POSITIVELY GOOD READS

Miss Jane (2016)

by Brad Watson

Brad Watson says that writing Miss Jane was on his mind for a long time because the protagonist is based on his great-aunt. The book’s publication in 2016, though, came at a particularly timely point, as American society was growing in awareness that not everyone neatly fits the category of “normal” female or male.

Jane Chisolm is born in early–20th century, rural Mississippi with a genital malformation that doesn’t yet have a name. Today it’s called persistent cloaca, and it can be surgically corrected. Then it was being researched, but there was no treatment. Marriage, sex, and motherhood are denied Jane. The anomaly also causes incontinence, subjecting her to a lifetime of diapers and the embarrassment of telltale smells. Potential embarrassment keeps her from going to school. As a teenager she is attracted to a neighbor boy, and he to her, but she breaks off their relationship because of what she can’t give him.

Watson compounds Jane’s misfortune with his depiction of her parents as depressed, loveless antagonists.  A youngest child born when her parents thought they were through with babies, she is mostly ignored by her bitter mother. Her father cares for Jane, but he is a closemouthed alcoholic.

Yet Watson doesn’t portray Jane as a pitiful victim. On the contrary, she learns to deal with her condition and lives a long, rich life. Jane has a devoted relationship with her doctor, Ed Thompson, for her first 35 years until dies. Thompson, progressive for his time, is a steady source of companionship and encouragement to Jane, as well as of advocacy for a medical solution. Their tender bond is like the ideal father-daughter relationship.
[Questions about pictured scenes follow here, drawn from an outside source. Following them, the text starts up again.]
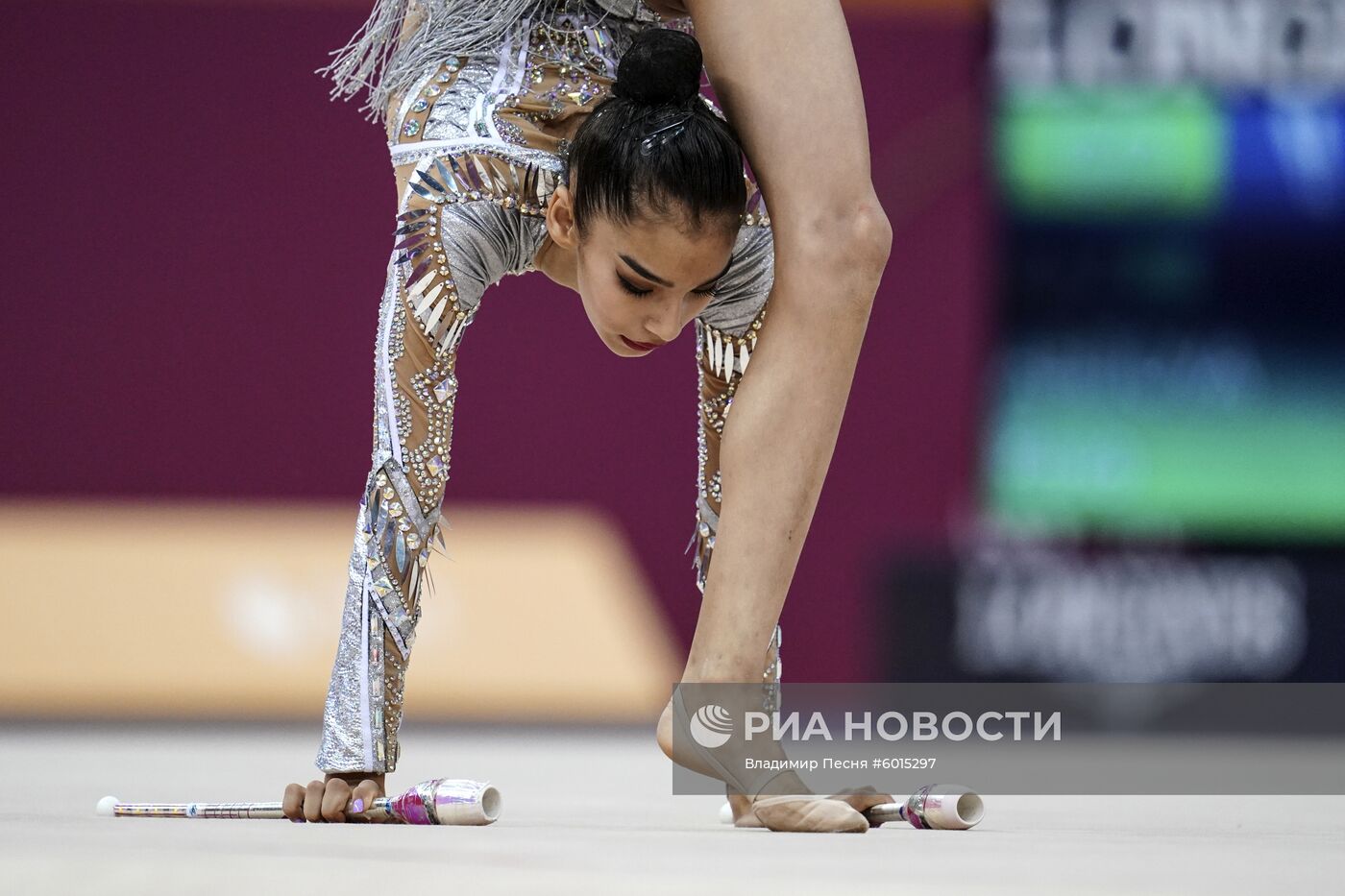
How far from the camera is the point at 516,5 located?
1.86 m

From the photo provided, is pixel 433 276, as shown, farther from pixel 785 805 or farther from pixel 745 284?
pixel 785 805

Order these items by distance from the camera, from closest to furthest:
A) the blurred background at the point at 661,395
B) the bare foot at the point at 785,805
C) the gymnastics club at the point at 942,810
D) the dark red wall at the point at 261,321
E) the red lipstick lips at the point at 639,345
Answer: the bare foot at the point at 785,805 → the gymnastics club at the point at 942,810 → the red lipstick lips at the point at 639,345 → the blurred background at the point at 661,395 → the dark red wall at the point at 261,321

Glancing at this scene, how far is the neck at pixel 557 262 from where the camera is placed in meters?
1.86

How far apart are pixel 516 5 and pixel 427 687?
272 centimetres

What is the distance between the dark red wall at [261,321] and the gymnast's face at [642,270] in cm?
282

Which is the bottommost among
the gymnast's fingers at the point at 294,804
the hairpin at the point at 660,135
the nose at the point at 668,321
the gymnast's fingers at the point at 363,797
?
the gymnast's fingers at the point at 294,804

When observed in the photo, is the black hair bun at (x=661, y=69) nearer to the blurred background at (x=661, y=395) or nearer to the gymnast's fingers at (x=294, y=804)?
the gymnast's fingers at (x=294, y=804)

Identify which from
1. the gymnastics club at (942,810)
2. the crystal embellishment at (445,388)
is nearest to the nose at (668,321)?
the crystal embellishment at (445,388)

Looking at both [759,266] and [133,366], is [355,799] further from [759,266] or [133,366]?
[133,366]

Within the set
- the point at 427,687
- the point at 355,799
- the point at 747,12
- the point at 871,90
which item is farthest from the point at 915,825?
the point at 871,90

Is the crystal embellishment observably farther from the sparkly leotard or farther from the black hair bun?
the black hair bun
It pervades the bulk of the book, since Watson focuses on the first half of Jane’s life.

Jane is also enriched by her bond with nature. Remaining on her parents’ farm after they die, she is keenly attuned to its flora and fauna. She relates to nature in terms that are almost romantic — finding the shape of some tomatoes vaguely sexual, a peacock’s cry a lullaby, the behavior of chickens and pigs comical.

Miss Jane is a very inspiring book. For those who think they must have this or that to be fulfilled, the novel shows the possibility of taking what you’re given and making a meaningful life.